- REQUIREMENTS
**1)** List the ways the passage on GUSIs says a reference can relate to a GUSI.
**2)** Answer these questions from the passage on GUSIs.
(a) How many GUSIs can GetGUSI return for one reference?
(b) Besides path-following, what does the passage say an implementation of GetGUSI is likely to involve?
(c) What example does the passage give of another way to establish that two references are identical?
**3)** Extend the passage on GUSIs and identity from its last sentence.
## Start PAGE
When a thing is denoted by a GUSI, that GUSI represents its identity. Identity can be based on GUSIs. If two references return the same GUSI, they refer to one and the same thing.

A reference might be a GUSI, it might return a GUSI, or it might be found identical to a GUSI — or none of these may occur. We don’t assume that every identifiable thing has a corresponding GUSI.

Let’s use GetGUSI to be an operator (function) that returns the GUSI associated with a reference, if it has one. Thus, GetGUSI(Referencei) returns at most one GUSI. If the reference is itself a GUSI, it requires no further evaluation:


Its implementation is likely to involve path-following (Section 3-3-2) until a GUSI is reached, as well as a decision process for detecting when such a GUSI does not exist.

The core identity proposition

The core identity proposition is that, if the GUSIs exist, then two references are identical if and only if the GUSIs match:

(∃GetGUSI(Reference1) ∧ ∃GetGUSI(Reference2) ) ⇒ GetGUSI(Reference1)=GetGUSI(Reference2) ⇔ Reference1≡Reference2
Thus, (if the GUSIs exist), references are identical if the GUSIs match, and the GUSIs must match if the references are identical.

That’s not the only mechanism for establishing identity. Whether or not GUSIs exist, Reference1≡Reference2 can be established by other means. That’s useful for things not identified by GUSIs. Thus,

Reference1≡Reference2 if GetGUSI(Reference1)=GetGUSI(Reference2) or some other way works (e.g., matching employee numbers).

Matching by employee number must thus be incorporated into the definition of the Identical predicate.
## End PAGE
## Start LISTED RECORDS
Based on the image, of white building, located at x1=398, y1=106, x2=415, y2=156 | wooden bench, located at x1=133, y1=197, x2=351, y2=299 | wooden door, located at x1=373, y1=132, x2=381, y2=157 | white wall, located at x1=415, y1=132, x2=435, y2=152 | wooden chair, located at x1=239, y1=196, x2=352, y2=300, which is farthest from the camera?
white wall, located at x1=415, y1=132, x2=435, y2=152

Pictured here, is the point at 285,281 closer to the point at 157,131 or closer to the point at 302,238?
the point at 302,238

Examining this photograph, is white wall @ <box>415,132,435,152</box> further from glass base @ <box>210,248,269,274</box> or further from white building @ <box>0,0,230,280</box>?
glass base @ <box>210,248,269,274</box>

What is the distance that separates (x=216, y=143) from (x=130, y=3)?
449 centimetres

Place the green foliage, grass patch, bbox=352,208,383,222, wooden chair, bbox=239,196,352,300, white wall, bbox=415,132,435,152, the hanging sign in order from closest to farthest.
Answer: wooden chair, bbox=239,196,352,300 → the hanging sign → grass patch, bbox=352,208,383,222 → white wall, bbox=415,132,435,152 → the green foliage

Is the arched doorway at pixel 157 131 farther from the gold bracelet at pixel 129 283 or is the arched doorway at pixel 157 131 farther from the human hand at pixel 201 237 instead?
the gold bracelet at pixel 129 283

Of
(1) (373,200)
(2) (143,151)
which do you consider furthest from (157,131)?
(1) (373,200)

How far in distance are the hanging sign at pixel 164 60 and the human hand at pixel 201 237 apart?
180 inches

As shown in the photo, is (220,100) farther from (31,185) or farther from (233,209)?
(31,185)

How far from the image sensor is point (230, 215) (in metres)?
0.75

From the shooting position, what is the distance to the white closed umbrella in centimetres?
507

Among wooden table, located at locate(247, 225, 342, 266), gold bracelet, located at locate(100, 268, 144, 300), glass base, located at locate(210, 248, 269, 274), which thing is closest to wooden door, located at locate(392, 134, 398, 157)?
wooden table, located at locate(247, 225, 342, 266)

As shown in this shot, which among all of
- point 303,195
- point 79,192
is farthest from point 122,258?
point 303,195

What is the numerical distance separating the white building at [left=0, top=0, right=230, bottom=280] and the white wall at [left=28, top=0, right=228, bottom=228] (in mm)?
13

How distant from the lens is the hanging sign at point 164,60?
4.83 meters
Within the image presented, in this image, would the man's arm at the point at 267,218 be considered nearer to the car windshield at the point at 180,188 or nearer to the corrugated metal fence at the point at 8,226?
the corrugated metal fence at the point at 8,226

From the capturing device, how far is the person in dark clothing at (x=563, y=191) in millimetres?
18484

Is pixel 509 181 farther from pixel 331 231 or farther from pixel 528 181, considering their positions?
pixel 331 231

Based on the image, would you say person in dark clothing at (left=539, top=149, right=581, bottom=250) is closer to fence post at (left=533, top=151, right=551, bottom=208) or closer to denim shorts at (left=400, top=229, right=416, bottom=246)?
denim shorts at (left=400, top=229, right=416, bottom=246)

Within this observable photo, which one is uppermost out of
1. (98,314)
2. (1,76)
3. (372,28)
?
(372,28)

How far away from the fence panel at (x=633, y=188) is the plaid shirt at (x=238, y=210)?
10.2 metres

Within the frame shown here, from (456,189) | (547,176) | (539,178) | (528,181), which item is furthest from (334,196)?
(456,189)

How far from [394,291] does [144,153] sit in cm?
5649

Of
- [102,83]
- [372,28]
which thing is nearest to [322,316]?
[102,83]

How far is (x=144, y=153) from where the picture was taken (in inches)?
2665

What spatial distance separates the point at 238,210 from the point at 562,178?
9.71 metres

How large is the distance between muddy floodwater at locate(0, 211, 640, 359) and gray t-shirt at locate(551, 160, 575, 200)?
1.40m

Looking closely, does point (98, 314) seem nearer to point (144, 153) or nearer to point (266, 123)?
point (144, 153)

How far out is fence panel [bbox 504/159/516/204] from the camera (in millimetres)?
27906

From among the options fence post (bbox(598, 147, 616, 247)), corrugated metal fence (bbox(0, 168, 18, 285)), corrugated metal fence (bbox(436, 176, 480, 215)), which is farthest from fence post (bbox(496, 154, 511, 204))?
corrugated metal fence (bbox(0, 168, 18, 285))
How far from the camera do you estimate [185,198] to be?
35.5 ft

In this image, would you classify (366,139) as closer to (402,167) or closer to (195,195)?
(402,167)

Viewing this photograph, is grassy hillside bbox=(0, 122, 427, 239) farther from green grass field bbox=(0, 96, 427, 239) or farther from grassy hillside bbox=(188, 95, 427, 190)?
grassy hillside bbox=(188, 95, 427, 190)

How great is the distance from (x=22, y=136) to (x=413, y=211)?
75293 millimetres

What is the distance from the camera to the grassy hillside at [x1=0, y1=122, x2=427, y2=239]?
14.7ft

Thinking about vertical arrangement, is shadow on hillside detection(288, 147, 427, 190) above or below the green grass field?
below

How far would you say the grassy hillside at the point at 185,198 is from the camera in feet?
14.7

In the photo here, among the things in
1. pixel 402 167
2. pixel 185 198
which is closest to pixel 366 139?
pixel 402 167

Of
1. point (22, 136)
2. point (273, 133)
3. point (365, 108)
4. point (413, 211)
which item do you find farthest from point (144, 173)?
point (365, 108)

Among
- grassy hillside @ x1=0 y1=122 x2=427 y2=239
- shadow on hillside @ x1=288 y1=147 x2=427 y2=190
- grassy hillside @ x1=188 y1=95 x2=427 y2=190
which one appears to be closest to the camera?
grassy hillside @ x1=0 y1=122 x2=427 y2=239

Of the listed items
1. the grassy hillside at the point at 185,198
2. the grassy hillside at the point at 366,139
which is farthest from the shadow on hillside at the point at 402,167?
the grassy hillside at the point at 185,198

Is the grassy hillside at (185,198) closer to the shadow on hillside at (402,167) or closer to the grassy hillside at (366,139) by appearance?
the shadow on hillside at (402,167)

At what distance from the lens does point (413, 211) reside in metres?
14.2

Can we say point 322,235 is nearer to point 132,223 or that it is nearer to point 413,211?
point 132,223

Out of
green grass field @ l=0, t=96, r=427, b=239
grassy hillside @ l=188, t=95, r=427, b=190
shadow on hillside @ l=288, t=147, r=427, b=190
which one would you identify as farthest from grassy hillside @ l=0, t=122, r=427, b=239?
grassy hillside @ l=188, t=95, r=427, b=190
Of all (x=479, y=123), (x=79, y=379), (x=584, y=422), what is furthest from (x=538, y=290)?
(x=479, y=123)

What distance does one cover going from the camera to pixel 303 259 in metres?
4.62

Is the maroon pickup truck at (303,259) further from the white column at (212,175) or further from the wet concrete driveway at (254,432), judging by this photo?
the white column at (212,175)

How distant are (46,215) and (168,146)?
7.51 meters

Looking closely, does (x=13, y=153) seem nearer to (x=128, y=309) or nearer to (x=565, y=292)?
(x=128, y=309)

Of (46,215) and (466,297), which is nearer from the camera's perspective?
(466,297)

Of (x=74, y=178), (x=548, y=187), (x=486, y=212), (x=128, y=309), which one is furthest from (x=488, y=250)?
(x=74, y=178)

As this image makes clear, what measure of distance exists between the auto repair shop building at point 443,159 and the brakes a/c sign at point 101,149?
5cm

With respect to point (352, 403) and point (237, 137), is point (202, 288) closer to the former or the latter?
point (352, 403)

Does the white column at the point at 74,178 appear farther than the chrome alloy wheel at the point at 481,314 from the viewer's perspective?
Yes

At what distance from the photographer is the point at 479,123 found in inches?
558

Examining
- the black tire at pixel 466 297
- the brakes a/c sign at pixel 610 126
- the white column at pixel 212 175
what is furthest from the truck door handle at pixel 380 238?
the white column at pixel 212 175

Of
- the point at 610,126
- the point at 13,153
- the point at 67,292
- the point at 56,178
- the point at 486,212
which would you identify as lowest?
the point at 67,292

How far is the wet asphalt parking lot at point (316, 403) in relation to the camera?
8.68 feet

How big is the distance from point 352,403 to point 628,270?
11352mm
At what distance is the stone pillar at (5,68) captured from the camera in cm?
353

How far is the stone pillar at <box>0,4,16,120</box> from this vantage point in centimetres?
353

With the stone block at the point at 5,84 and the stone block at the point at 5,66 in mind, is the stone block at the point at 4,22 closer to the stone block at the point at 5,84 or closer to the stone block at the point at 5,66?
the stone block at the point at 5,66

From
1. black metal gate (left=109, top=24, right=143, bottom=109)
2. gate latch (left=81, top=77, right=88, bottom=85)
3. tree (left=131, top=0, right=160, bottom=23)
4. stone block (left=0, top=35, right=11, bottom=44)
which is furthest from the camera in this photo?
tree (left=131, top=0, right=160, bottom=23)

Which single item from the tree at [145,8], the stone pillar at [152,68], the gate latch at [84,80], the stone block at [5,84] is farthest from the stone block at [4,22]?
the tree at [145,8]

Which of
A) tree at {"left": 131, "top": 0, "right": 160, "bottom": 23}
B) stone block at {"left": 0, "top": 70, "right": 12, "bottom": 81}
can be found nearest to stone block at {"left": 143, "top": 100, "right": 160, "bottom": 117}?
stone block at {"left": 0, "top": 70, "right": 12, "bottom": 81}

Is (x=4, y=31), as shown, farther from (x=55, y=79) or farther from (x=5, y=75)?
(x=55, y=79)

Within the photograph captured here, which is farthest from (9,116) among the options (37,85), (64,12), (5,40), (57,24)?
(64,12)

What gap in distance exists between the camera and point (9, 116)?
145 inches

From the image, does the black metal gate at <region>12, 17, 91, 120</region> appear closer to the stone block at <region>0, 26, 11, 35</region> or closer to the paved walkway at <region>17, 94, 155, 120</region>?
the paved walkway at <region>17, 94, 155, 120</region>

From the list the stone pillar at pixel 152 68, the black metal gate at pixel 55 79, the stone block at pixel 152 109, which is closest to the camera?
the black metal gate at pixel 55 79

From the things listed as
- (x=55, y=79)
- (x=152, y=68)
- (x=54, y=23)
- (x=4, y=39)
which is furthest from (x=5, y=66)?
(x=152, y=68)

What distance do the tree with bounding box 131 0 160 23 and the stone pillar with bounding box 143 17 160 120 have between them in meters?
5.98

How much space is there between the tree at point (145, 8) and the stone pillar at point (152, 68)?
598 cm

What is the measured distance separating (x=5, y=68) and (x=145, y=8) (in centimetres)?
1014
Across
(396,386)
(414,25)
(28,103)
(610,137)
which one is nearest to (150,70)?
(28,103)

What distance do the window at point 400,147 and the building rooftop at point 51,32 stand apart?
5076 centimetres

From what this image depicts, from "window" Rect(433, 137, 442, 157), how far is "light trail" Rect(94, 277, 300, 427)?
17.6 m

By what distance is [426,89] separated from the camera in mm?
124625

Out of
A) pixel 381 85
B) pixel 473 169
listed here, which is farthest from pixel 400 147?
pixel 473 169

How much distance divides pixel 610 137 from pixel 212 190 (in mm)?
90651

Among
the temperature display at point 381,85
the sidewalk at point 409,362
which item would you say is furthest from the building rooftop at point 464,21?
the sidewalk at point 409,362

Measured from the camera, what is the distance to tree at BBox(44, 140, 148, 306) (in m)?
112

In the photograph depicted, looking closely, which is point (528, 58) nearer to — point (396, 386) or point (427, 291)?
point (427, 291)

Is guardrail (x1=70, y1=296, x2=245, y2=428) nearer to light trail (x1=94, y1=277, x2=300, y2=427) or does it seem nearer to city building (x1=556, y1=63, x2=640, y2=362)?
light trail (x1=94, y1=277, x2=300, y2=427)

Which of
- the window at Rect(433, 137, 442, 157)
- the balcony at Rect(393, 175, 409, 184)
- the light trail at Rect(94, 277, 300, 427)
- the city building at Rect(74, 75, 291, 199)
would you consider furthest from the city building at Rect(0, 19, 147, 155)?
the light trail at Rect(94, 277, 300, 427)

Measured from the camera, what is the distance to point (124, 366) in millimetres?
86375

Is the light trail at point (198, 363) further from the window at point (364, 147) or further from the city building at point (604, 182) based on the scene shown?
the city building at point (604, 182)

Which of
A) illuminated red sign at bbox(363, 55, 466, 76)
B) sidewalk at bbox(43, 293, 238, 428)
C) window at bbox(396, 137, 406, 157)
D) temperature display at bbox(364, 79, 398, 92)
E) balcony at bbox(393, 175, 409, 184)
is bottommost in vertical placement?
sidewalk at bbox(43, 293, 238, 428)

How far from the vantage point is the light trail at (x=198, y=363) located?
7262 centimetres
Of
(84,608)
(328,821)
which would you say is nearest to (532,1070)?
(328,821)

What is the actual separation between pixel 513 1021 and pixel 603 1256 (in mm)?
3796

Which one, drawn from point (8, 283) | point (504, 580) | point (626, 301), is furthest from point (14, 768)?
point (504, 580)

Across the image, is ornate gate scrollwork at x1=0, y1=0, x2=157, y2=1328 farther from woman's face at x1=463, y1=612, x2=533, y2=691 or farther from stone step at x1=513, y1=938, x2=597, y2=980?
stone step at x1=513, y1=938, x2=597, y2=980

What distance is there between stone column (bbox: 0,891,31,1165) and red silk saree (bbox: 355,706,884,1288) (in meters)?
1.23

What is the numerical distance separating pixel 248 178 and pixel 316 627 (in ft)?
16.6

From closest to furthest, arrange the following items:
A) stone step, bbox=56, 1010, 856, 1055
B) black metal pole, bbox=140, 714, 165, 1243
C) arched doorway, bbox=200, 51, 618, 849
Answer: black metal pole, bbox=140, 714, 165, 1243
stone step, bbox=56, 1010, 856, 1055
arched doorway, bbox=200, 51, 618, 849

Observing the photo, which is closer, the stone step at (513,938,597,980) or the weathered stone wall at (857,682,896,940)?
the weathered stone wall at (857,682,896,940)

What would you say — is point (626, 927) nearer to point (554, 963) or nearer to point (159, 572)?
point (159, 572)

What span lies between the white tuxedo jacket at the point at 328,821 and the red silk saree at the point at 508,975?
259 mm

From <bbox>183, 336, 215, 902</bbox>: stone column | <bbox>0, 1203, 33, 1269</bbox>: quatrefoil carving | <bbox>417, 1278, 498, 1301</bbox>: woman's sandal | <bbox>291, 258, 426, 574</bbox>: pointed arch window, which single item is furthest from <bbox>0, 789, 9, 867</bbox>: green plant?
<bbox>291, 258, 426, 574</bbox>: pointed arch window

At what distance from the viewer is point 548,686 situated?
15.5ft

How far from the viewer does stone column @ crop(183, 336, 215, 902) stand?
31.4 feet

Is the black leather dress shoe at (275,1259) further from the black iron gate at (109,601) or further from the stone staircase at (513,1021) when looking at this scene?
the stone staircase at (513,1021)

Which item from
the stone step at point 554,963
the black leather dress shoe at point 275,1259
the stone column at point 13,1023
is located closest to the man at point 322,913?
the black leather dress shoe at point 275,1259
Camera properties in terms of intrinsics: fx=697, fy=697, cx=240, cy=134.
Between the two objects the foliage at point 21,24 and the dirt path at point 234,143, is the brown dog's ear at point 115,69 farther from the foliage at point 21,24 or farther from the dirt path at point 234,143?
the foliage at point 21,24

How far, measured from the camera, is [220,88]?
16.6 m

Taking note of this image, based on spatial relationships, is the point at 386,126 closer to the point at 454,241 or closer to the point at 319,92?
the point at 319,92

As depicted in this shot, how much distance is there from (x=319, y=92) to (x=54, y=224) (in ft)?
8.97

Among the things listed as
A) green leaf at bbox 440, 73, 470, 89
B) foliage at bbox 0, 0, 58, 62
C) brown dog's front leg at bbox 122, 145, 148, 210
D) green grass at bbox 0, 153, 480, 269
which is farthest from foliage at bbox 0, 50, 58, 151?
## End LISTED RECORDS
- RESULTS BY TASK
**1)**
A reference might be a GUSI.
A reference might return a GUSI.
A reference might be found identical to a GUSI.

**2)**
(a) At most one.
(b) A decision process for detecting when a GUSI does not exist.
(c) Matching employee numbers.

**3)**
But remember that if things identified by employee numbers also have GUSIs, then things with matching employee numbers must have matching GUSIs.

The future of computational surrogates and GUSIs

A parenthetical digression.

Until fairly recently, our notion of computational surrogate was limited to some sort of linear string of text. Modern technology allows us to consider computational surrogates in the form of pictures, fingerprints, hand prints, voice prints, and retinal scans. Clearly the algorithm behind the Identical predicate gets more complex.

We could go way out on a limb and speculate that future systems might (re-)embrace non-digital technology, such as analog and even holographic techniques. This could relax some of the theoretical limitations of finiteness and countability (Section 4-1 below).

Why that idealized solution doesn’t work

Theoretical reasons

Some reasons why that solution doesn’t work depend on what you think should be identifiable (Section 2-8), and to what extent we rely on GUSIs for identification.

The set of potentially identifiable things may be uncountable (more infinite than the integers). It certainly is infinite (just consider the set of possible books, or possible musical compositions). And it is really larger than the largest numbers that can practically be represented in any computing system.

GUSIs, being finite strings over a finite alphabet, are countable. Hence GUSIs cannot identify uncountably many things.

GUSIs as defined are finite, but unbounded in length. Thus, there are in theory infinitely many GUSIs. In reality, at any point in time there will be some upper limit to the manageable lengths of GUSIs, making the set of GUSIs finite. Thus, GUSIs cannot identify an infinite number of things.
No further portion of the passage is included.